I think the answer to your question is that they're often similar to quickly ensure that the reader/player/whatever can grok the setting/character races without having to spell it out every single time. People are intimately familiar with the classic fantasy races, so simply stating that a character is an elf or a dwarf or an orc will jumpstart their characterization.

Not him, but I'm guessing that he specified before the 80's because that's before a lot of the major influencers hit the scene, most notably Warcraft and Elder Scrolls. Additionally, most normies didn't know much about Tolkien until the movies came out, the first of which were animated and in the late 70s/early 80s.

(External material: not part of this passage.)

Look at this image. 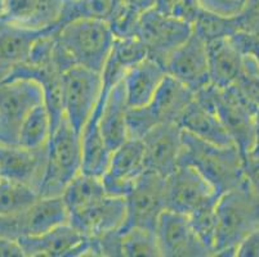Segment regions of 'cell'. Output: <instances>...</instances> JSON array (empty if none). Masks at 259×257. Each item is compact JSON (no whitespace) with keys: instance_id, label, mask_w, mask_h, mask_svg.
Listing matches in <instances>:
<instances>
[{"instance_id":"obj_41","label":"cell","mask_w":259,"mask_h":257,"mask_svg":"<svg viewBox=\"0 0 259 257\" xmlns=\"http://www.w3.org/2000/svg\"><path fill=\"white\" fill-rule=\"evenodd\" d=\"M245 180L249 187L259 195V159H248L244 162Z\"/></svg>"},{"instance_id":"obj_13","label":"cell","mask_w":259,"mask_h":257,"mask_svg":"<svg viewBox=\"0 0 259 257\" xmlns=\"http://www.w3.org/2000/svg\"><path fill=\"white\" fill-rule=\"evenodd\" d=\"M166 74L196 93L210 84L206 42L192 31L165 62Z\"/></svg>"},{"instance_id":"obj_8","label":"cell","mask_w":259,"mask_h":257,"mask_svg":"<svg viewBox=\"0 0 259 257\" xmlns=\"http://www.w3.org/2000/svg\"><path fill=\"white\" fill-rule=\"evenodd\" d=\"M102 91V75L81 66H72L62 74L63 117L81 133L93 113Z\"/></svg>"},{"instance_id":"obj_14","label":"cell","mask_w":259,"mask_h":257,"mask_svg":"<svg viewBox=\"0 0 259 257\" xmlns=\"http://www.w3.org/2000/svg\"><path fill=\"white\" fill-rule=\"evenodd\" d=\"M182 133L177 122H165L156 125L143 136L146 171L168 178L180 166Z\"/></svg>"},{"instance_id":"obj_34","label":"cell","mask_w":259,"mask_h":257,"mask_svg":"<svg viewBox=\"0 0 259 257\" xmlns=\"http://www.w3.org/2000/svg\"><path fill=\"white\" fill-rule=\"evenodd\" d=\"M215 203L208 204L196 210L191 215H187L192 229L196 233L202 243L208 246L214 252V240H215Z\"/></svg>"},{"instance_id":"obj_19","label":"cell","mask_w":259,"mask_h":257,"mask_svg":"<svg viewBox=\"0 0 259 257\" xmlns=\"http://www.w3.org/2000/svg\"><path fill=\"white\" fill-rule=\"evenodd\" d=\"M125 220V198L106 194L84 209L71 212L69 223L85 237L97 238L121 229Z\"/></svg>"},{"instance_id":"obj_47","label":"cell","mask_w":259,"mask_h":257,"mask_svg":"<svg viewBox=\"0 0 259 257\" xmlns=\"http://www.w3.org/2000/svg\"><path fill=\"white\" fill-rule=\"evenodd\" d=\"M0 20H2V18H0Z\"/></svg>"},{"instance_id":"obj_31","label":"cell","mask_w":259,"mask_h":257,"mask_svg":"<svg viewBox=\"0 0 259 257\" xmlns=\"http://www.w3.org/2000/svg\"><path fill=\"white\" fill-rule=\"evenodd\" d=\"M192 31L205 42L234 35L240 31L237 18H227L200 8L192 21Z\"/></svg>"},{"instance_id":"obj_3","label":"cell","mask_w":259,"mask_h":257,"mask_svg":"<svg viewBox=\"0 0 259 257\" xmlns=\"http://www.w3.org/2000/svg\"><path fill=\"white\" fill-rule=\"evenodd\" d=\"M54 34L75 65L102 72L115 42L107 21L75 18L58 26Z\"/></svg>"},{"instance_id":"obj_39","label":"cell","mask_w":259,"mask_h":257,"mask_svg":"<svg viewBox=\"0 0 259 257\" xmlns=\"http://www.w3.org/2000/svg\"><path fill=\"white\" fill-rule=\"evenodd\" d=\"M236 18L240 30L259 32V0H246L244 9Z\"/></svg>"},{"instance_id":"obj_18","label":"cell","mask_w":259,"mask_h":257,"mask_svg":"<svg viewBox=\"0 0 259 257\" xmlns=\"http://www.w3.org/2000/svg\"><path fill=\"white\" fill-rule=\"evenodd\" d=\"M17 242L23 257H81L85 256L88 237L69 223L43 234L21 237Z\"/></svg>"},{"instance_id":"obj_6","label":"cell","mask_w":259,"mask_h":257,"mask_svg":"<svg viewBox=\"0 0 259 257\" xmlns=\"http://www.w3.org/2000/svg\"><path fill=\"white\" fill-rule=\"evenodd\" d=\"M209 91L217 115L230 134L234 144L246 160L253 147L254 124L258 106L250 102L235 85L218 88L210 84Z\"/></svg>"},{"instance_id":"obj_17","label":"cell","mask_w":259,"mask_h":257,"mask_svg":"<svg viewBox=\"0 0 259 257\" xmlns=\"http://www.w3.org/2000/svg\"><path fill=\"white\" fill-rule=\"evenodd\" d=\"M209 85L195 93L192 102L187 106L178 120V125L186 133L211 144L232 145L234 141L211 103Z\"/></svg>"},{"instance_id":"obj_16","label":"cell","mask_w":259,"mask_h":257,"mask_svg":"<svg viewBox=\"0 0 259 257\" xmlns=\"http://www.w3.org/2000/svg\"><path fill=\"white\" fill-rule=\"evenodd\" d=\"M48 162V145L36 149L0 144L2 178L25 184L39 193Z\"/></svg>"},{"instance_id":"obj_38","label":"cell","mask_w":259,"mask_h":257,"mask_svg":"<svg viewBox=\"0 0 259 257\" xmlns=\"http://www.w3.org/2000/svg\"><path fill=\"white\" fill-rule=\"evenodd\" d=\"M231 39L234 40L239 50L244 56L251 57L259 66V32L240 31L231 35Z\"/></svg>"},{"instance_id":"obj_5","label":"cell","mask_w":259,"mask_h":257,"mask_svg":"<svg viewBox=\"0 0 259 257\" xmlns=\"http://www.w3.org/2000/svg\"><path fill=\"white\" fill-rule=\"evenodd\" d=\"M41 103H44L43 89L36 81L4 77L0 81V144H17L23 120Z\"/></svg>"},{"instance_id":"obj_23","label":"cell","mask_w":259,"mask_h":257,"mask_svg":"<svg viewBox=\"0 0 259 257\" xmlns=\"http://www.w3.org/2000/svg\"><path fill=\"white\" fill-rule=\"evenodd\" d=\"M210 84L218 88L232 86L240 76L244 54L239 50L231 36L220 37L206 42Z\"/></svg>"},{"instance_id":"obj_10","label":"cell","mask_w":259,"mask_h":257,"mask_svg":"<svg viewBox=\"0 0 259 257\" xmlns=\"http://www.w3.org/2000/svg\"><path fill=\"white\" fill-rule=\"evenodd\" d=\"M218 197L213 185L190 165H180L166 178V210L191 215Z\"/></svg>"},{"instance_id":"obj_25","label":"cell","mask_w":259,"mask_h":257,"mask_svg":"<svg viewBox=\"0 0 259 257\" xmlns=\"http://www.w3.org/2000/svg\"><path fill=\"white\" fill-rule=\"evenodd\" d=\"M101 107H102V100L100 99L80 133L81 173L96 178H102L111 157V150L108 149L98 124Z\"/></svg>"},{"instance_id":"obj_15","label":"cell","mask_w":259,"mask_h":257,"mask_svg":"<svg viewBox=\"0 0 259 257\" xmlns=\"http://www.w3.org/2000/svg\"><path fill=\"white\" fill-rule=\"evenodd\" d=\"M69 0H0L2 21L22 27L48 31L62 21Z\"/></svg>"},{"instance_id":"obj_36","label":"cell","mask_w":259,"mask_h":257,"mask_svg":"<svg viewBox=\"0 0 259 257\" xmlns=\"http://www.w3.org/2000/svg\"><path fill=\"white\" fill-rule=\"evenodd\" d=\"M235 86L250 102L259 106V66L251 57L244 56L241 74L237 77Z\"/></svg>"},{"instance_id":"obj_20","label":"cell","mask_w":259,"mask_h":257,"mask_svg":"<svg viewBox=\"0 0 259 257\" xmlns=\"http://www.w3.org/2000/svg\"><path fill=\"white\" fill-rule=\"evenodd\" d=\"M100 99L102 100L100 119V130L108 149L114 150L128 140L126 116L129 105L126 102L122 81L115 84L110 90L102 88Z\"/></svg>"},{"instance_id":"obj_28","label":"cell","mask_w":259,"mask_h":257,"mask_svg":"<svg viewBox=\"0 0 259 257\" xmlns=\"http://www.w3.org/2000/svg\"><path fill=\"white\" fill-rule=\"evenodd\" d=\"M52 135V122L44 103L36 106L26 116L18 134V145L30 149L48 145Z\"/></svg>"},{"instance_id":"obj_32","label":"cell","mask_w":259,"mask_h":257,"mask_svg":"<svg viewBox=\"0 0 259 257\" xmlns=\"http://www.w3.org/2000/svg\"><path fill=\"white\" fill-rule=\"evenodd\" d=\"M119 0H69L60 25L75 18H96L108 21Z\"/></svg>"},{"instance_id":"obj_22","label":"cell","mask_w":259,"mask_h":257,"mask_svg":"<svg viewBox=\"0 0 259 257\" xmlns=\"http://www.w3.org/2000/svg\"><path fill=\"white\" fill-rule=\"evenodd\" d=\"M18 220L21 237H27L43 234L63 224H69L70 215L62 195L39 197L29 209L21 212Z\"/></svg>"},{"instance_id":"obj_33","label":"cell","mask_w":259,"mask_h":257,"mask_svg":"<svg viewBox=\"0 0 259 257\" xmlns=\"http://www.w3.org/2000/svg\"><path fill=\"white\" fill-rule=\"evenodd\" d=\"M146 57H148L147 49L137 36L115 39L114 46L110 53V58L122 70H125V72L132 66L145 60Z\"/></svg>"},{"instance_id":"obj_35","label":"cell","mask_w":259,"mask_h":257,"mask_svg":"<svg viewBox=\"0 0 259 257\" xmlns=\"http://www.w3.org/2000/svg\"><path fill=\"white\" fill-rule=\"evenodd\" d=\"M141 14L142 13L122 4L119 0L114 13L107 21L115 39H126V37L136 36Z\"/></svg>"},{"instance_id":"obj_21","label":"cell","mask_w":259,"mask_h":257,"mask_svg":"<svg viewBox=\"0 0 259 257\" xmlns=\"http://www.w3.org/2000/svg\"><path fill=\"white\" fill-rule=\"evenodd\" d=\"M165 76V67L151 57H146L145 60L128 68L121 81L129 107L147 105Z\"/></svg>"},{"instance_id":"obj_1","label":"cell","mask_w":259,"mask_h":257,"mask_svg":"<svg viewBox=\"0 0 259 257\" xmlns=\"http://www.w3.org/2000/svg\"><path fill=\"white\" fill-rule=\"evenodd\" d=\"M244 156L235 144L215 145L182 133L180 165L195 167L220 195L244 183Z\"/></svg>"},{"instance_id":"obj_40","label":"cell","mask_w":259,"mask_h":257,"mask_svg":"<svg viewBox=\"0 0 259 257\" xmlns=\"http://www.w3.org/2000/svg\"><path fill=\"white\" fill-rule=\"evenodd\" d=\"M234 256L259 257V228L245 235L235 247Z\"/></svg>"},{"instance_id":"obj_7","label":"cell","mask_w":259,"mask_h":257,"mask_svg":"<svg viewBox=\"0 0 259 257\" xmlns=\"http://www.w3.org/2000/svg\"><path fill=\"white\" fill-rule=\"evenodd\" d=\"M192 34V23L183 18L165 14L152 8L143 12L138 21L136 36L143 42L148 57L161 63Z\"/></svg>"},{"instance_id":"obj_42","label":"cell","mask_w":259,"mask_h":257,"mask_svg":"<svg viewBox=\"0 0 259 257\" xmlns=\"http://www.w3.org/2000/svg\"><path fill=\"white\" fill-rule=\"evenodd\" d=\"M0 257H23L17 240L0 238Z\"/></svg>"},{"instance_id":"obj_45","label":"cell","mask_w":259,"mask_h":257,"mask_svg":"<svg viewBox=\"0 0 259 257\" xmlns=\"http://www.w3.org/2000/svg\"><path fill=\"white\" fill-rule=\"evenodd\" d=\"M7 75H8V72H7V71H4V70H0V81H2V80H3L4 77L7 76Z\"/></svg>"},{"instance_id":"obj_44","label":"cell","mask_w":259,"mask_h":257,"mask_svg":"<svg viewBox=\"0 0 259 257\" xmlns=\"http://www.w3.org/2000/svg\"><path fill=\"white\" fill-rule=\"evenodd\" d=\"M248 157L250 159H259V106L255 113V124H254V141L250 153Z\"/></svg>"},{"instance_id":"obj_29","label":"cell","mask_w":259,"mask_h":257,"mask_svg":"<svg viewBox=\"0 0 259 257\" xmlns=\"http://www.w3.org/2000/svg\"><path fill=\"white\" fill-rule=\"evenodd\" d=\"M120 239L122 257H161L154 229L125 225L120 229Z\"/></svg>"},{"instance_id":"obj_12","label":"cell","mask_w":259,"mask_h":257,"mask_svg":"<svg viewBox=\"0 0 259 257\" xmlns=\"http://www.w3.org/2000/svg\"><path fill=\"white\" fill-rule=\"evenodd\" d=\"M146 171L142 140L128 139L111 152L107 170L101 178L106 194L125 198Z\"/></svg>"},{"instance_id":"obj_11","label":"cell","mask_w":259,"mask_h":257,"mask_svg":"<svg viewBox=\"0 0 259 257\" xmlns=\"http://www.w3.org/2000/svg\"><path fill=\"white\" fill-rule=\"evenodd\" d=\"M155 232L161 257L214 256V252L194 232L185 214L165 210L157 220Z\"/></svg>"},{"instance_id":"obj_2","label":"cell","mask_w":259,"mask_h":257,"mask_svg":"<svg viewBox=\"0 0 259 257\" xmlns=\"http://www.w3.org/2000/svg\"><path fill=\"white\" fill-rule=\"evenodd\" d=\"M215 219L214 256H234L240 240L259 228V195L245 180L218 197Z\"/></svg>"},{"instance_id":"obj_37","label":"cell","mask_w":259,"mask_h":257,"mask_svg":"<svg viewBox=\"0 0 259 257\" xmlns=\"http://www.w3.org/2000/svg\"><path fill=\"white\" fill-rule=\"evenodd\" d=\"M201 9L222 17L235 18L244 9L246 0H197Z\"/></svg>"},{"instance_id":"obj_4","label":"cell","mask_w":259,"mask_h":257,"mask_svg":"<svg viewBox=\"0 0 259 257\" xmlns=\"http://www.w3.org/2000/svg\"><path fill=\"white\" fill-rule=\"evenodd\" d=\"M81 173L80 134L63 117L48 141V162L40 197L62 195L67 184Z\"/></svg>"},{"instance_id":"obj_9","label":"cell","mask_w":259,"mask_h":257,"mask_svg":"<svg viewBox=\"0 0 259 257\" xmlns=\"http://www.w3.org/2000/svg\"><path fill=\"white\" fill-rule=\"evenodd\" d=\"M125 225L156 229L160 215L166 210V178L145 171L125 197Z\"/></svg>"},{"instance_id":"obj_26","label":"cell","mask_w":259,"mask_h":257,"mask_svg":"<svg viewBox=\"0 0 259 257\" xmlns=\"http://www.w3.org/2000/svg\"><path fill=\"white\" fill-rule=\"evenodd\" d=\"M44 32L0 20V70L9 72L26 62L35 41Z\"/></svg>"},{"instance_id":"obj_24","label":"cell","mask_w":259,"mask_h":257,"mask_svg":"<svg viewBox=\"0 0 259 257\" xmlns=\"http://www.w3.org/2000/svg\"><path fill=\"white\" fill-rule=\"evenodd\" d=\"M195 93L186 85L166 74L152 99L146 105L156 125L177 122L187 106L192 102Z\"/></svg>"},{"instance_id":"obj_27","label":"cell","mask_w":259,"mask_h":257,"mask_svg":"<svg viewBox=\"0 0 259 257\" xmlns=\"http://www.w3.org/2000/svg\"><path fill=\"white\" fill-rule=\"evenodd\" d=\"M106 195L105 188L101 178L87 175L79 173L65 188L62 198L66 207L69 210V215L71 212L81 210L94 201Z\"/></svg>"},{"instance_id":"obj_43","label":"cell","mask_w":259,"mask_h":257,"mask_svg":"<svg viewBox=\"0 0 259 257\" xmlns=\"http://www.w3.org/2000/svg\"><path fill=\"white\" fill-rule=\"evenodd\" d=\"M122 4L131 7L134 11L143 13V12L152 9L156 4V0H120Z\"/></svg>"},{"instance_id":"obj_30","label":"cell","mask_w":259,"mask_h":257,"mask_svg":"<svg viewBox=\"0 0 259 257\" xmlns=\"http://www.w3.org/2000/svg\"><path fill=\"white\" fill-rule=\"evenodd\" d=\"M39 197V193L31 187L2 178L0 215H18L29 209Z\"/></svg>"},{"instance_id":"obj_46","label":"cell","mask_w":259,"mask_h":257,"mask_svg":"<svg viewBox=\"0 0 259 257\" xmlns=\"http://www.w3.org/2000/svg\"><path fill=\"white\" fill-rule=\"evenodd\" d=\"M0 180H2V174H0Z\"/></svg>"}]
</instances>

I have a friend who doesn't like reading scifi because (as near as I can tell) the tropes and schticks are less standardized and he feels like he needs to be re-oriented each time.

Try reading Discworld or the enchanted forest chronicles, op. See if your issue persists for general meta-fantasy parody.

>...? I mean, like, ok,

Warcraft and Elder Scrolls came out in mid nineties and didn't have influence until the 00s so they're the new kids.

What exactly do Warcraft and Elder Scrolls influence? They are popular, sure, but I don't see many other setting taking the "everything is a subrace of elves" approach of Elder Scrolls, or the "pile on as many anachronisms as possible" approach that Warcraft does

Warcraft has popularized ridiculous armour and Elder Scrolls ridiculous swords.

Most good high fantasy settings start off pretty familiar, but slowly introduce more uncommon elements as things go on. But (and this has been a big problem for a lot of fantasy writers lately) bad settings will try to throw everything out quickly in an attempt to say "see how different we are?" and try to get a reader's attention.

It's substituting subtlety and craft for gimmicks and autism.

I agree. After a certain point, the answer for everything is just "BECAUSE MAGIC" instead of being based on something familiar.

Or worse, when things are taken for granted, and widely available but for have no effect on the setting. Like access to resurrection magic.

I dunno the other user was talking about it. I don't think much thought has gone in to those settings personally so I wouldn't know what they influence. Bad writing?

Start with the first book published. Read the lore chapters. Then go in chronological order. And when you say you want to do something and some sweaty nerd pushes his glasses up and says "actually in the expanded universe..." you just say "yeah okay" and do it anyway.

>Warcraft has popularized ridiculous armour and Elder Scrolls ridiculous swords.
Exfuckingscuse me?

>popularized

yeah, you heard right

Warhammer just isn't that well-known. WarCraft was the one with the former gold standard MMORPG and had a arguably successful high budget cinematic movie (Thanks China....)

Eh, I think you just did all your YGO card memorization when you were young.

Why the hell is Trance better than WatttailDragon?

This problem doesn't exist in books. Stop playing video games and read one.

.... Hahahaha

Allow me to get pissed about Eragon.

He was able to burst peoples ear drums with his war screams.

They did kinda show up during the Seige of Orgrimmar.